## [DOCUMENT PASSAGE]
· · · ·
What was called the right of access to

the courts was essentially a right to have

recourse to justice and to have judicial

determination in matters or questions of

a disputable nature whether civil or

criminal. If and when and in so far as

other courts of first instance established

by law had jurisdiction in matters of

family law and custody of children and

maintenance, of the nature under

consideration in these proceedings, it was

competent for the High Court to decline

to entertain applications for orders

obtainable in such other courts, or to

remit to such other courts for hearing

applications brought in the High Court

which were within the jurisdiction of such

other courts.

1. The Sections of the Acts specified in

the Schedule to the Plaintiffs Notice

are valid and in accordance with the

Constitution.

2. The jurisdiction of the High Court to

hear claims of the nature set out in

the Plaintiffs originating summons

has not been restricted nor removed.

3. The High Court may accept or

decline to accept for hearing in

accordance with its own procedures

claims for relief of the nature set out

in the Plaintiff's originating

summons.

E.R.

-v-

D R. and By Leave The Attorney

General, a Notice Party - High Court (per

Gannon J.), 16 February, 1984 -

unreported.

Damian McHugh

RIGHT OF WAY

Abandonment of right of way acquired by

prescription — loss of same — must be

intention to abandon.

The Plaintiffs who had purchased a

holding of about 4 acres to the South of a

mile long path, running from the main

Dundalk/Dublin road to a Dundalk/

Blackrock road, sought a declaration to a

right of way for all purposes to and from

their lands, along the path to the public

highways at either end.

The evidence established the existence

of this path from time immemorial, of

gateways leading from different holdings

on to the path and also of free and

unobstructed user of the lane over many

years, when same was required for

purposes connected to the user of the

adjoining lands. Evidence was given on

behalf of the Respondents of the lane

having been allowed to become

overgrown and impassable over long

periods. The evidence further established

that the first named Respondent had

interrupted an auction of the letting of a

field abutting the lane, saying that there

was no entry from the field onto the lane

and furthermore that the lane was private

property. Thereupon the auctioneer in

question visited the field and erected a

gate thereon leading onto the lane,

without any further objection from the

said Respondent. The said Respondent

also claimed that he had had to widen and

surface the path and remove the ditch in

order to get planning permission for a

housing development on his lands. He

understood that he owned at least half the

path.
· · · ·
## [GOAL 1]
Rewrite the data rows as a Markdown table with the columns Number and Row line. Cover them from the first line up to and including the line with "13.6 meters", and leave out blank lines.

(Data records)
· · · ·
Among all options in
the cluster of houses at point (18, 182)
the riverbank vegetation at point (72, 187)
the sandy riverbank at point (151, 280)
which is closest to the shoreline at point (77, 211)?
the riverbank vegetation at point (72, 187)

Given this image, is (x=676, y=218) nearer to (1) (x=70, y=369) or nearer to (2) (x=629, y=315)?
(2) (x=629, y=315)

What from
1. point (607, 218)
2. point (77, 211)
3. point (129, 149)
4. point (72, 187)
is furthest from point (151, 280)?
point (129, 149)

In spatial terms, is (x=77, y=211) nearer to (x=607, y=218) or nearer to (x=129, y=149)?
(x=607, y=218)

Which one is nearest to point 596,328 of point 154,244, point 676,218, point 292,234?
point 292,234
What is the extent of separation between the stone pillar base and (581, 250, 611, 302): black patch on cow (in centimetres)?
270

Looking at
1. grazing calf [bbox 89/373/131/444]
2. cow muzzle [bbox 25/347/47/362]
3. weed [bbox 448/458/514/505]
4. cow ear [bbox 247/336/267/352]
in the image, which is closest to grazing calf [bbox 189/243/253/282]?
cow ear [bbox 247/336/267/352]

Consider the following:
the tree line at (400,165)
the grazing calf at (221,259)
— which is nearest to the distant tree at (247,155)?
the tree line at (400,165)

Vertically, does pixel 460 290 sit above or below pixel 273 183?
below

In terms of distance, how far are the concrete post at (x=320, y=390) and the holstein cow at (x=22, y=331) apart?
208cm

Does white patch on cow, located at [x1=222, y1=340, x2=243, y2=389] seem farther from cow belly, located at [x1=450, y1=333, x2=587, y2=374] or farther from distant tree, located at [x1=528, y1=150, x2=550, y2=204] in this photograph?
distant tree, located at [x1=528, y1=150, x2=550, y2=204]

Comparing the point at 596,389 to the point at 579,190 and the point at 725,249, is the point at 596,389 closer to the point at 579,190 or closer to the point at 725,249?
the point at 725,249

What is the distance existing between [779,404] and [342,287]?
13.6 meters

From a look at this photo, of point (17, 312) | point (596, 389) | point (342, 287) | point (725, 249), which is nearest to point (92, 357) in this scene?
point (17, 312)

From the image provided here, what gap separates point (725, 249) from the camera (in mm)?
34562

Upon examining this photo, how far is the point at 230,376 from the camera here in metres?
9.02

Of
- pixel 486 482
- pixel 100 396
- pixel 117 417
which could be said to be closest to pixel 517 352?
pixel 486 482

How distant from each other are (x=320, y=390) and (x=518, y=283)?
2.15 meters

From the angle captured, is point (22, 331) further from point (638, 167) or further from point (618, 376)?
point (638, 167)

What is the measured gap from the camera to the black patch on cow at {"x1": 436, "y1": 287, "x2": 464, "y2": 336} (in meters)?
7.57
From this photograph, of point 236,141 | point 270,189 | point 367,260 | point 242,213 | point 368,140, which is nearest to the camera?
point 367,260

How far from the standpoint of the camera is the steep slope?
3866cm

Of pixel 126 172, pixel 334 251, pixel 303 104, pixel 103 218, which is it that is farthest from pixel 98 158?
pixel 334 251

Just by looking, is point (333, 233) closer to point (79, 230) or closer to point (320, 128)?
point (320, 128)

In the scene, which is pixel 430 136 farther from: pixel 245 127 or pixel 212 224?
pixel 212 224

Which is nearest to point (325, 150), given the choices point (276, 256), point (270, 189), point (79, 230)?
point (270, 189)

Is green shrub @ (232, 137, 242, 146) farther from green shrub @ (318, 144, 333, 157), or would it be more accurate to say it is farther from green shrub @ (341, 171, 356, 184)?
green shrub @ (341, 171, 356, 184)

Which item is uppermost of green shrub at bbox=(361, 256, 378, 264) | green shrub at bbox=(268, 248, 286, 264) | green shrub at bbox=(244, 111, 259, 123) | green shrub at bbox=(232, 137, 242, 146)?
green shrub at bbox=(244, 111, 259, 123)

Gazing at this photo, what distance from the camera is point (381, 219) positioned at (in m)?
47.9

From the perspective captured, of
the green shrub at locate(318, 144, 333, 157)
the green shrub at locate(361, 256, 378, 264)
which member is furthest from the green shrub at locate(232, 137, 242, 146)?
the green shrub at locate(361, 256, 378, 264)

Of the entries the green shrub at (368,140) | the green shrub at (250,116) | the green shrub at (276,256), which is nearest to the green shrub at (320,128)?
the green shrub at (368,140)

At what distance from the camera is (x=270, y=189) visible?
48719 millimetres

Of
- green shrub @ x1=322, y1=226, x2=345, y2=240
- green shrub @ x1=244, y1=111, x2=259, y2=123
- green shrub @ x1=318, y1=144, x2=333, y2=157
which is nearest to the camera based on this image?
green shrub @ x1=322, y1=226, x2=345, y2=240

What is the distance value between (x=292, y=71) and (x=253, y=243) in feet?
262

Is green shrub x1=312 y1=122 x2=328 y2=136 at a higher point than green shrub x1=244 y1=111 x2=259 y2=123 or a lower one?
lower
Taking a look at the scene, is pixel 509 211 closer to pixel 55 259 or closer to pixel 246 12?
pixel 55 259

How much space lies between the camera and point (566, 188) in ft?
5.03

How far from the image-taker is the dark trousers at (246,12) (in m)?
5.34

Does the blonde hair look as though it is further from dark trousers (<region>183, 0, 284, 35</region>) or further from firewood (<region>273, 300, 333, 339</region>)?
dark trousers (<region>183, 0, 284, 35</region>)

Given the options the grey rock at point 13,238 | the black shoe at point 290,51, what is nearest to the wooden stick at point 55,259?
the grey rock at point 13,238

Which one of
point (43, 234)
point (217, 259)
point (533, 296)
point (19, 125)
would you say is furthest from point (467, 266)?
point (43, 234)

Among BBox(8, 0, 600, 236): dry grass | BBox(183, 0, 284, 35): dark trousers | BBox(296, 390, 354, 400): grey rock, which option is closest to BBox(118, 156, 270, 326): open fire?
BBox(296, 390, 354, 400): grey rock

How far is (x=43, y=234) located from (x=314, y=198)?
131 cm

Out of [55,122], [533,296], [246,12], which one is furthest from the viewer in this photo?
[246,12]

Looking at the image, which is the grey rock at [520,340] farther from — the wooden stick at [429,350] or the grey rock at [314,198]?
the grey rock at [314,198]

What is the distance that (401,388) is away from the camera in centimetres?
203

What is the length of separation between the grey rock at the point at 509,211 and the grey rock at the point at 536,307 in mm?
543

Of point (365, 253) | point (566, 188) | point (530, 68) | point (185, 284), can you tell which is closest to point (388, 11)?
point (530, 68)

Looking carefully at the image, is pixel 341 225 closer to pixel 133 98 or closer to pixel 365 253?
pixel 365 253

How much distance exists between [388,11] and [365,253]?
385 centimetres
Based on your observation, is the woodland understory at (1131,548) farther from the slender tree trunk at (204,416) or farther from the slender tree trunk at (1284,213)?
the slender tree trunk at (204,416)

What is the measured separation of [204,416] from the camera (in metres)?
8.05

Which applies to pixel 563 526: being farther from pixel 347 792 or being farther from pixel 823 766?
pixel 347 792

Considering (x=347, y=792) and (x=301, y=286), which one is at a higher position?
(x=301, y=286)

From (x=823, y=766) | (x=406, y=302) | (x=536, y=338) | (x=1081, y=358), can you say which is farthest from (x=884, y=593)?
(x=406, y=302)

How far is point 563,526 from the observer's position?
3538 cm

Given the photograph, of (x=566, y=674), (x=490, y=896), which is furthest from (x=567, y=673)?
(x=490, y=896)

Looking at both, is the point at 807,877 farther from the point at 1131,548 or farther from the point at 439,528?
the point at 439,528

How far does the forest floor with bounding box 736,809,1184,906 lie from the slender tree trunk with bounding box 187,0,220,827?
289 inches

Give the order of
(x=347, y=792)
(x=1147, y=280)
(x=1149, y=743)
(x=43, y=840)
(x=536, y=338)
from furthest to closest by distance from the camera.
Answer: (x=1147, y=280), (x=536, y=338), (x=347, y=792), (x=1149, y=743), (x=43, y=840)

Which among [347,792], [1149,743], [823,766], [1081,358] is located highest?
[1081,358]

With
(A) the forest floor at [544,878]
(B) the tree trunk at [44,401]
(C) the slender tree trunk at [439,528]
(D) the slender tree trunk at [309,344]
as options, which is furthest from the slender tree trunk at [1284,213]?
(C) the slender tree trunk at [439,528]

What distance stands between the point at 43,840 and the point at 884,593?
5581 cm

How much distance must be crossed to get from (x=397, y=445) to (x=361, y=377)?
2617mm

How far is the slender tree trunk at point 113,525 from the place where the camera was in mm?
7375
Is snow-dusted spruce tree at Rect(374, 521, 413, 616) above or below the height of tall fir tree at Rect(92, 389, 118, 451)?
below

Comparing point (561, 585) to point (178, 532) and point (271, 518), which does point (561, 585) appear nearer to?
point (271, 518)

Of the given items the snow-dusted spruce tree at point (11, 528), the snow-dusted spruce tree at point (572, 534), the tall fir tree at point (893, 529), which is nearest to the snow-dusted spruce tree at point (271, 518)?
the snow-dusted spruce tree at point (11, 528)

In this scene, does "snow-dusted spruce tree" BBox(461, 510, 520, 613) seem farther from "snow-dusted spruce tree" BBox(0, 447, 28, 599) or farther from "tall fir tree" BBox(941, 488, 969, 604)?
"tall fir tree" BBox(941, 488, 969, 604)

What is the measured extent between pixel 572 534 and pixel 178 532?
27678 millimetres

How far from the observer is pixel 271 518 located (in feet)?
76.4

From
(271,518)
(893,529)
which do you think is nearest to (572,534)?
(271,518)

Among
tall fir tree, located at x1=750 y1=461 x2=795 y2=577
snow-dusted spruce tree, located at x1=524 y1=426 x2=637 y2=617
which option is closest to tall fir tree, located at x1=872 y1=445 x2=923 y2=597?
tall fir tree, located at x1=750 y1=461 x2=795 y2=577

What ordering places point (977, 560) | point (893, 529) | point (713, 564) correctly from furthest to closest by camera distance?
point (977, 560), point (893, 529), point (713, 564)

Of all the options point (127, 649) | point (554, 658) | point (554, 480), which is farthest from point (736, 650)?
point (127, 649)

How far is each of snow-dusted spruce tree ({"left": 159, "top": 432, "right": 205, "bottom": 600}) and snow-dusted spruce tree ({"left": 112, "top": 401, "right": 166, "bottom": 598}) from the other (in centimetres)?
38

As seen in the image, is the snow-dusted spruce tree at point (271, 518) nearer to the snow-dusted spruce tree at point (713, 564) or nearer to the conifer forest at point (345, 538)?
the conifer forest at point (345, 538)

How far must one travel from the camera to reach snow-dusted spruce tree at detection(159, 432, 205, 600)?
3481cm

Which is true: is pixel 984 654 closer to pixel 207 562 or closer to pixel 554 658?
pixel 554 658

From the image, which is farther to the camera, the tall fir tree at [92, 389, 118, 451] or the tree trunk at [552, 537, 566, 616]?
· · · ·
## [GOAL 2]
According to the law report passage, what did the first named Respondent say he had had to do to get planning permission for his housing development?

## [CORRECT ANSWER 1]
| Number | Row line |
|---|---|
| 1 | Among all options in |
| 2 | the cluster of houses at point (18, 182) |
| 3 | the riverbank vegetation at point (72, 187) |
| 4 | the sandy riverbank at point (151, 280) |
| 5 | which is closest to the shoreline at point (77, 211)? |
| 6 | the riverbank vegetation at point (72, 187) |
| 7 | Given this image, is (x=676, y=218) nearer to (1) (x=70, y=369) or nearer to (2) (x=629, y=315)? |
| 8 | (2) (x=629, y=315) |
| 9 | What from |
| 10 | 1. point (607, 218) |
| 11 | 2. point (77, 211) |
| 12 | 3. point (129, 149) |
| 13 | 4. point (72, 187) |
| 14 | is furthest from point (151, 280)? |
| 15 | point (129, 149) |
| 16 | In spatial terms, is (x=77, y=211) nearer to (x=607, y=218) or nearer to (x=129, y=149)? |
| 17 | (x=607, y=218) |
| 18 | Which one is nearest to point 596,328 of point 154,244, point 676,218, point 292,234? |
| 19 | point 292,234 |
| 20 | What is the extent of separation between the stone pillar base and (581, 250, 611, 302): black patch on cow (in centimetres)? |
| 21 | 270 |
| 22 | Looking at |
| 23 | 1. grazing calf [bbox 89/373/131/444] |
| 24 | 2. cow muzzle [bbox 25/347/47/362] |
| 25 | 3. weed [bbox 448/458/514/505] |
| 26 | 4. cow ear [bbox 247/336/267/352] |
| 27 | in the image, which is closest to grazing calf [bbox 189/243/253/282]? |
| 28 | cow ear [bbox 247/336/267/352] |
| 29 | Consider the following: |
| 30 | the tree line at (400,165) |
| 31 | the grazing calf at (221,259) |
| 32 | — which is nearest to the distant tree at (247,155)? |
| 33 | the tree line at (400,165) |
| 34 | Vertically, does pixel 460 290 sit above or below pixel 273 183? |
| 35 | below |
| 36 | In terms of distance, how far are the concrete post at (x=320, y=390) and the holstein cow at (x=22, y=331) apart? |
| 37 | 208cm |
| 38 | Does white patch on cow, located at [x1=222, y1=340, x2=243, y2=389] seem farther from cow belly, located at [x1=450, y1=333, x2=587, y2=374] or farther from distant tree, located at [x1=528, y1=150, x2=550, y2=204] in this photograph? |
| 39 | distant tree, located at [x1=528, y1=150, x2=550, y2=204] |
| 40 | Comparing the point at 596,389 to the point at 579,190 and the point at 725,249, is the point at 596,389 closer to the point at 579,190 or closer to the point at 725,249? |
| 41 | the point at 725,249 |
| 42 | What is the distance existing between [779,404] and [342,287]? |
| 43 | 13.6 meters |

## [CORRECT ANSWER 2]
- Widen the path
- Surface the path
- Remove the ditch